■ Task brief
Your copy of the lines below must match them exactly and contain no images.

■ Information provided

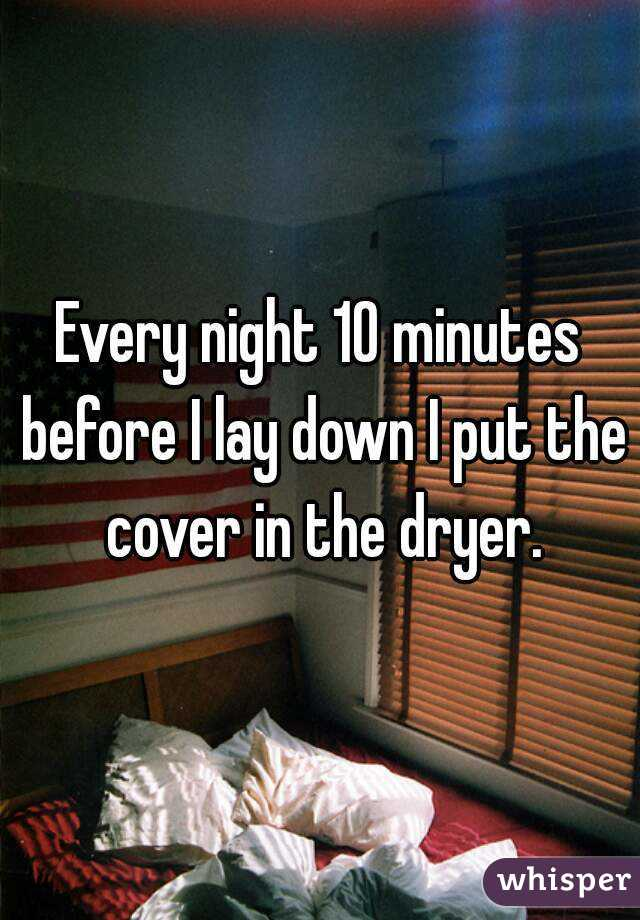 Every night 10 minutes before I lay down I put the cover in the dryer.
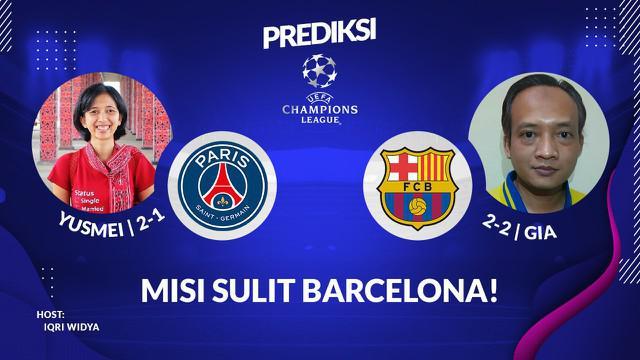 Berita Video Prediksi Liga Champions, PSG Hanya Perlu Cetak Satu Gol Untuk Merusak Mental Barcelona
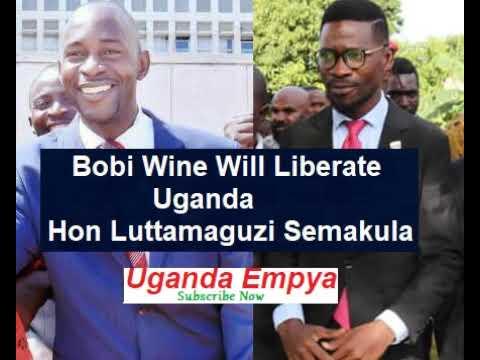 Bobi Wine Will be President  -  Hon LUTTAMAGUZI Semakula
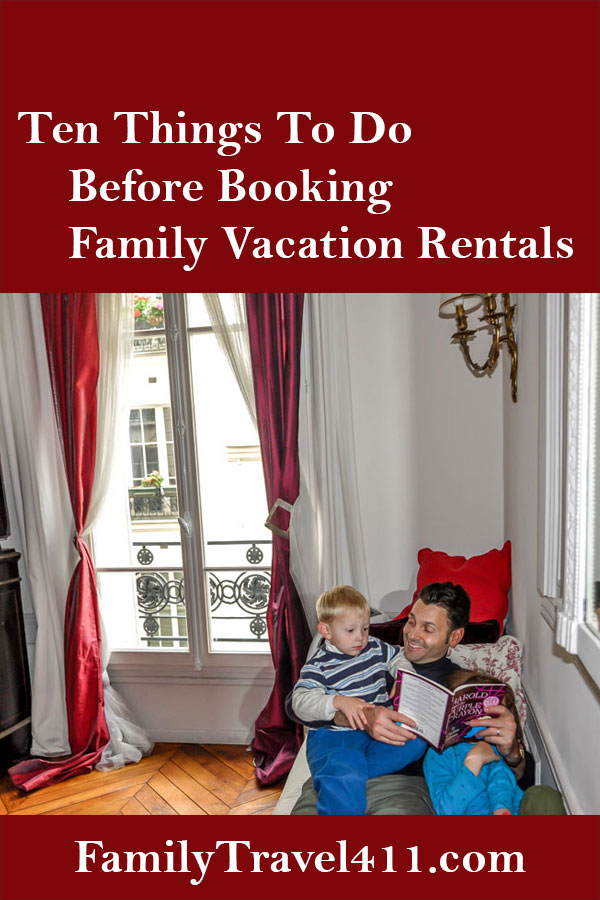 ten things to do before booking family vacation rentals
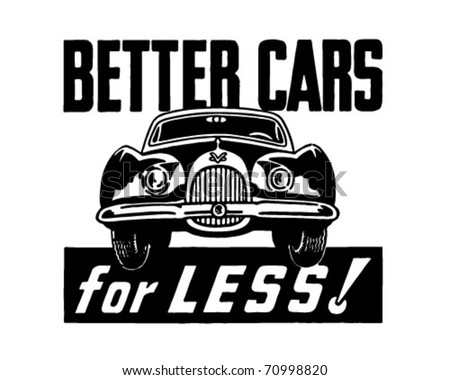 Better Cars For Less - Retro Ad Art Banner - stock vector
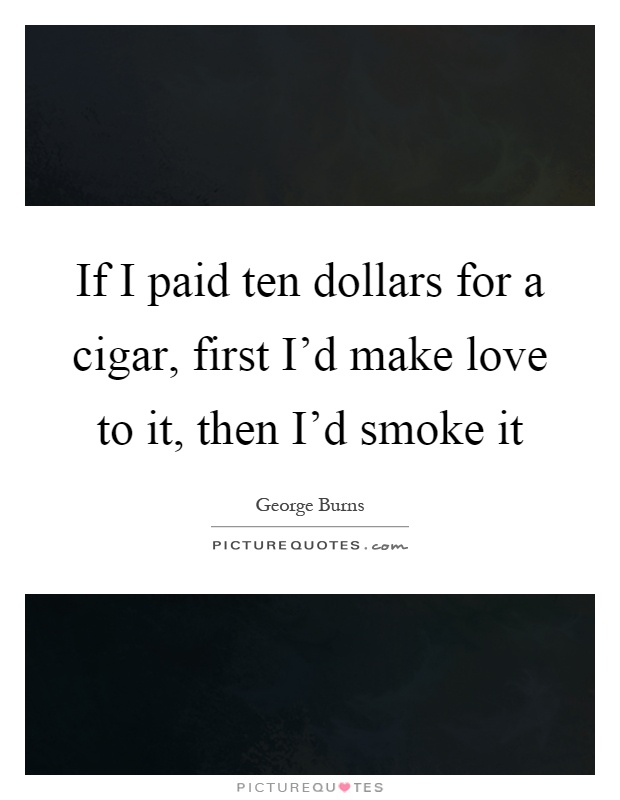 If I paid ten dollars for a cigar, first I'd make love to it, then I'd smoke it Picture Quote #1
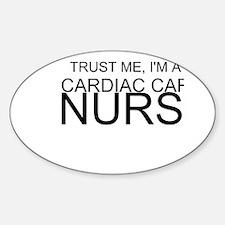 Trust Me, Im A Cardiac Care Nurse Decal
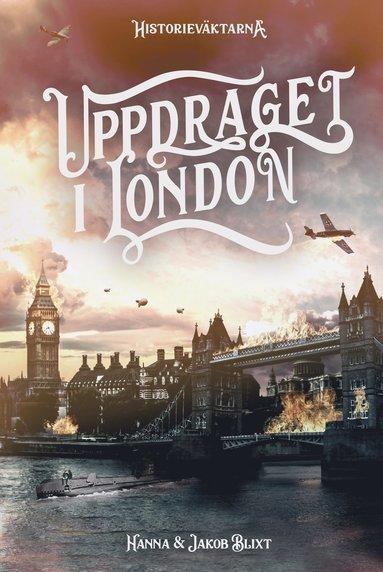 bokomslag Uppdraget i London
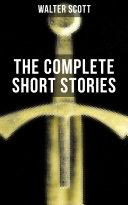 THE COMPLETE SHORT STORIES OF SIR WALTER SCOTT [Pdf/ePub] eBook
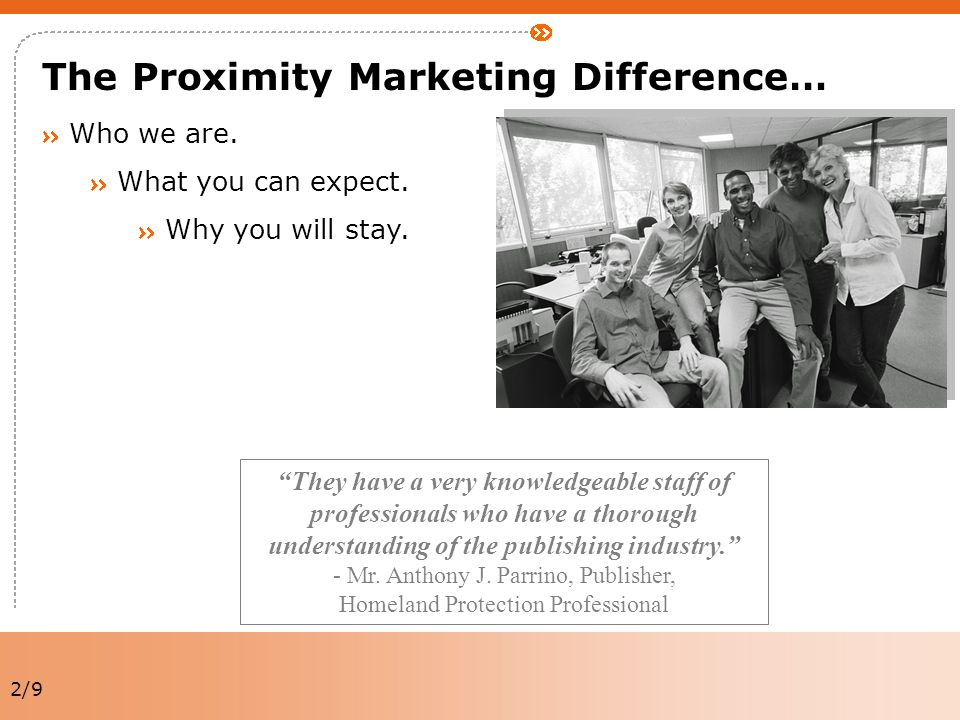 "2/9 The Proximity Marketing Difference… Who we are. What you can expect. Why you will stay. ""They have a very knowledgeable staff of professionals who"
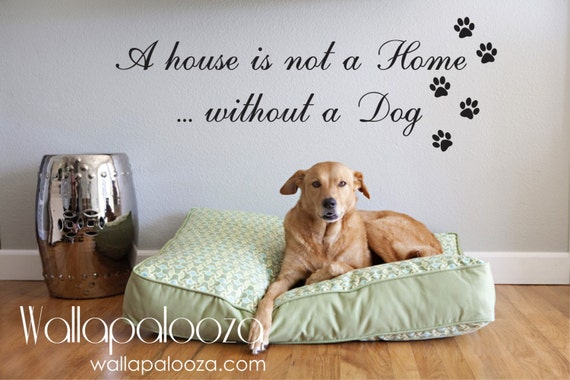 A House Is Not a Home Without a dog Wall decal - Pet wall quote decal - Dog wall decal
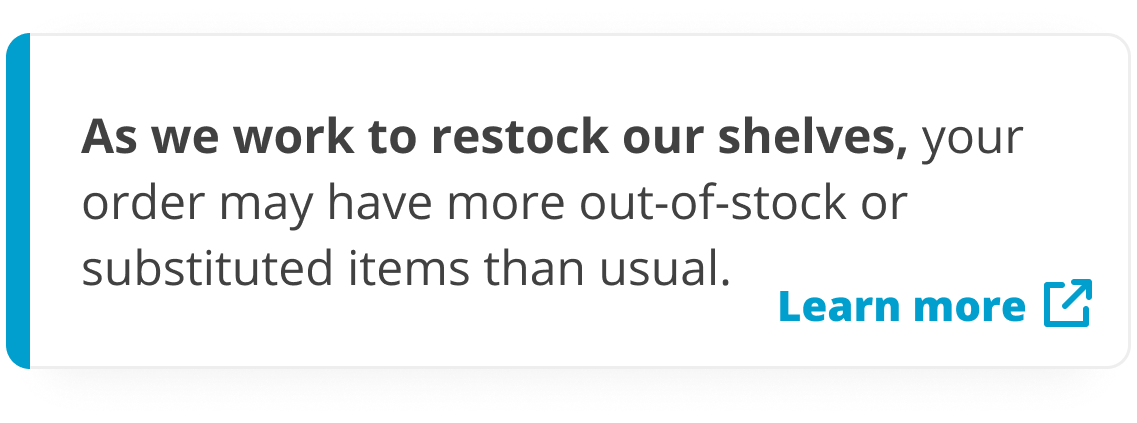 As we work to restock our shelves, your order may have more out-of-stock or substituted items than usual.
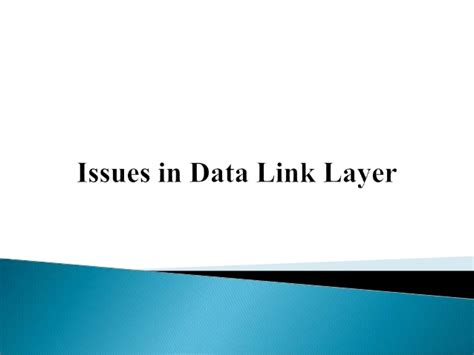 design issues of data link layer issues in data link layer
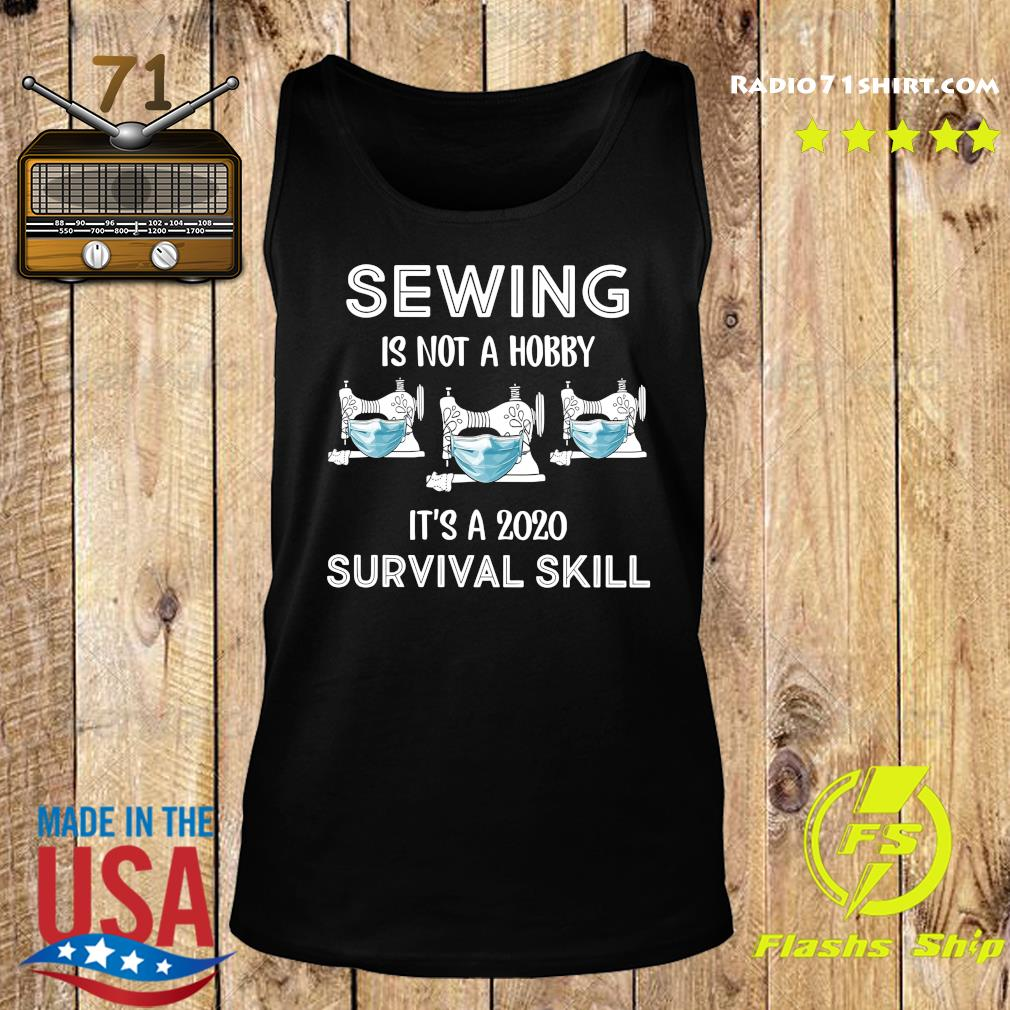 Sewing Is Not A Hobby It's A 2020 Survival Skill Shirt Tank top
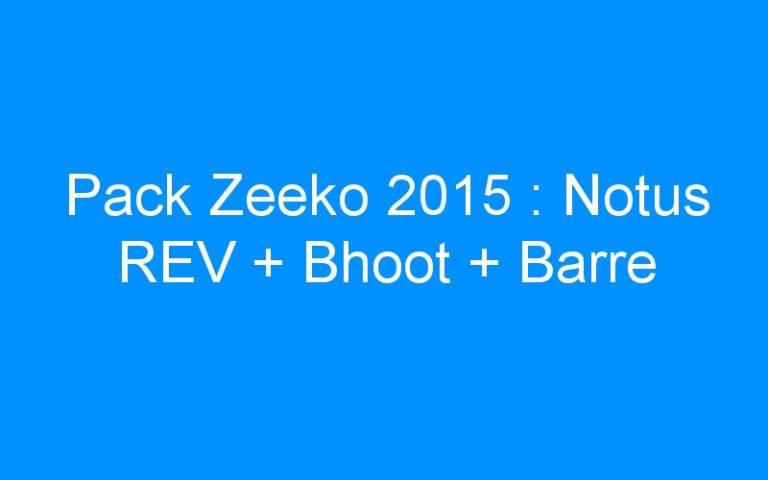 Pack Zeeko 2015 : Notus REV + Bhoot + Barre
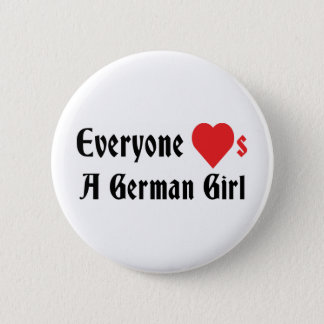 Everyone Loves A German Girl 6 Cm Round Badge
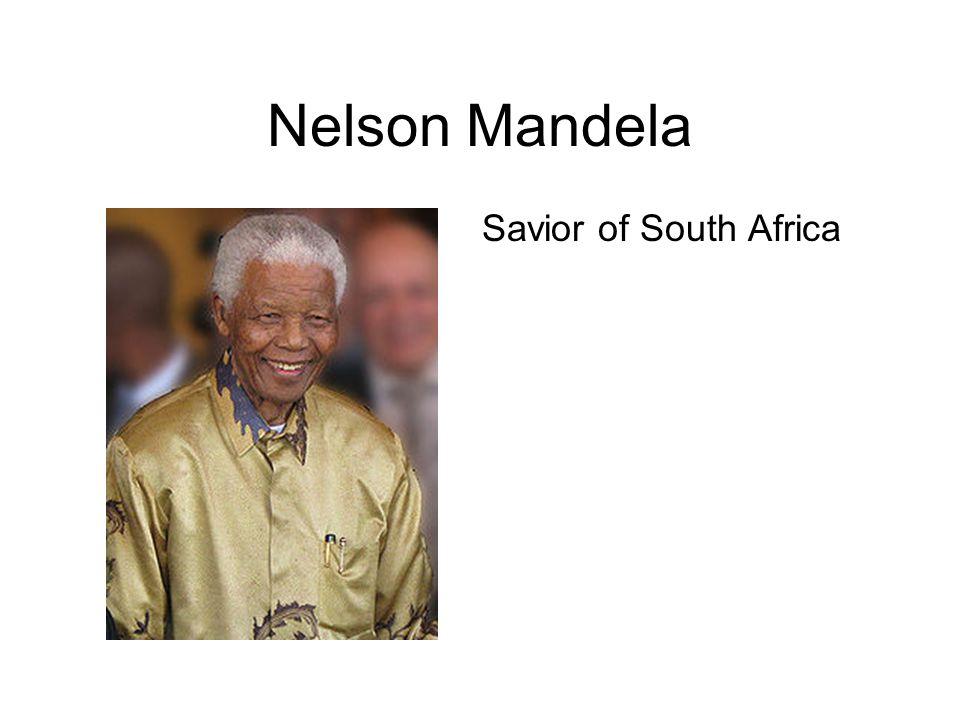 Nelson Mandela Savior of South Africa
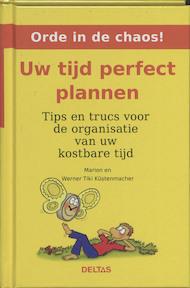 Uw tijd perfect plannen - M. K?stenmacher (ISBN 9789044717860)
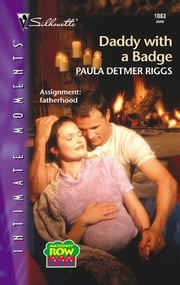 Daddy with a Badge ebook by Paula Detmer Riggs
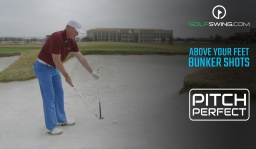 Pitch Perfect - Bunkers: Ball Above Your Feet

■ Reply to the task
 Every night 10 minutes before I lay down I put the cover in the dryer.
 Berita Video Prediksi Liga Champions, PSG Hanya Perlu Cetak Satu Gol Untuk Merusak Mental Barcelona
 Bobi Wine Will be President  -  Hon LUTTAMAGUZI Semakula
 ten things to do before booking family vacation rentals
 Better Cars For Less - Retro Ad Art Banner - stock vector
 If I paid ten dollars for a cigar, first I'd make love to it, then I'd smoke it Picture Quote #1
 Trust Me, Im A Cardiac Care Nurse Decal
 bokomslag Uppdraget i London
 THE COMPLETE SHORT STORIES OF SIR WALTER SCOTT [Pdf/ePub] eBook
 "2/9 The Proximity Marketing Difference… Who we are. What you can expect. Why you will stay. ""They have a very knowledgeable staff of professionals who"
 A House Is Not a Home Without a dog Wall decal - Pet wall quote decal - Dog wall decal
 As we work to restock our shelves, your order may have more out-of-stock or substituted items than usual.
 design issues of data link layer issues in data link layer
 Sewing Is Not A Hobby It's A 2020 Survival Skill Shirt Tank top
 Pack Zeeko 2015 : Notus REV + Bhoot + Barre
 Everyone Loves A German Girl 6 Cm Round Badge
 Nelson Mandela Savior of South Africa
 Uw tijd perfect plannen - M. K?stenmacher (ISBN 9789044717860)
 Daddy with a Badge ebook by Paula Detmer Riggs
 Pitch Perfect - Bunkers: Ball Above Your Feet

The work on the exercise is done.